Das momentane „gottrekorder"-Herzstück sind die Showprojekte in den eigenen Atelierräumlichkeiten in der Grazer Rechbauerstraße. Seit 2015 werden hier kuratierte Ausstellungen gezeigt, deren Projekte mindestens zwei künstlerische Sparten umfassen. Dazu eingeladen werden KünstlerInnen aus dem Verein, aber auch regionale und internationale Kunstschaffende. „Uns geht es nicht um politische Statements, sondern stark um Ästhetisches und Inhaltliches." Die grundsätzliche Ausrichtung dieser Showprojekte beschreibt Stocker:„ Wir arbeiten mit den Schichten, die weit unten in der Wahrnehmung liegen, die den Rezipienten auffordern, sich in und mit der Tiefe, nahe dem Unbewussten, auseinanderzusetzen". Die ausgestellten Objekte erschließen sich nicht auf den ersten Blick.

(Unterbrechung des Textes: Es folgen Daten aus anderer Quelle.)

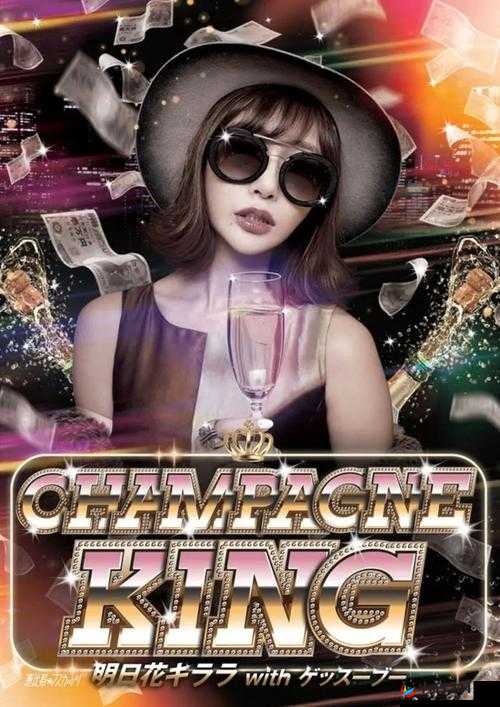 日本农村大姐 rapper 之乡村嘻哈传奇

Stocker spricht von einem mehrschichtigen Erlebnis. Das Ausstellungskonzept wird gemeinsam mit den KünstlerInnen erarbeitet. Wichtig ist dabei die Begleitung durch Texte, weil auch diese die Entwicklung des Showprojektes bedingen und beeinflussen. „Das ist scheißaufwändig, aber geil!" Einmal wurde der ganze Boden eines Raumes mit Steinen, Sunker Chlorit aus Hohentauern, ausgelegt. Oder ein andermal wurde der ganze Raum oben, unten und an allen Wänden mit Papier ausgekleidet und danach mit ausgewählten Objekten befüllt. Das Betreten war nur barfüßig erlaubt. „Das Werk muss mit dem Publikum verbunden werden", sagt Stocker.
Im Mai 2017 gab es wieder ein Showprojekt von „gottrekorder". Man darf gespannt auf das nächste sein. 2017/18 ist Stocker Stipendiat des KUNSTRAUM STEIERMARK-Programms, denn neben der umfassenden, über den Begriff Geschäftsführer hinausgehenden Organisationsleitung von „gottrekorder", beschäftigt sich Stocker überwiegend mit Holz und widmet sich - wie er es selbst nennt - dem Kunst-Handwerk.